TASK TO CARRY OUT:
Using the London captions below, answer each question briefly.
(a) What were the porters at Billingsgate well known for?
(b) What arose in place of the old houses in Bermondsey?
(c) By what name were the women sifting dust mounds sometimes known?

-- start EXCERPT TO READ --

London: The Biography
Page 71
A photograph of Regent Street in the nineteenth century, with its relatively new phenomenon of the “sandwich man” as well as the horse-drawn omnibuses.
The porters at Billingsgate were well known for their characteristic attire. In a city of appearances, and street theatre, it was important to be dressed for the part. No man, whatever his trade, was seen without a hat.
Old houses in Bermondsey, at the end of the nineteenth century; they were swept away, or bombed, while in their place arose one of the great council estates of south London.
Clerkenwell Green: this inoffensive and often overlooked “green,” in the middle of Clerkenwell, has been the site of more riots and more radical activity than any other part of London. What is its secret?
River scavengers: these were the real tradesmen of the city, earning a meagre living by combing the banks of the tidal river.
Women sifting dust mounds: in a city where everything had its price, there was money to be made out of refuse of every kind. These women, sometimes known as “bunters,” inherited their noxious trade.

-- end EXCERPT TO READ --
-- start MATERIAL PROVIDED --

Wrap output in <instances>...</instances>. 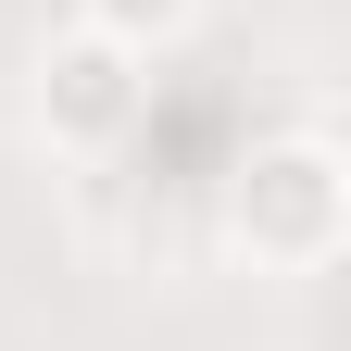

-- end MATERIAL PROVIDED --

CORRECT ANSWER:
(a) Their characteristic attire.
(b) One of the great council estates of south London.
(c) "Bunters."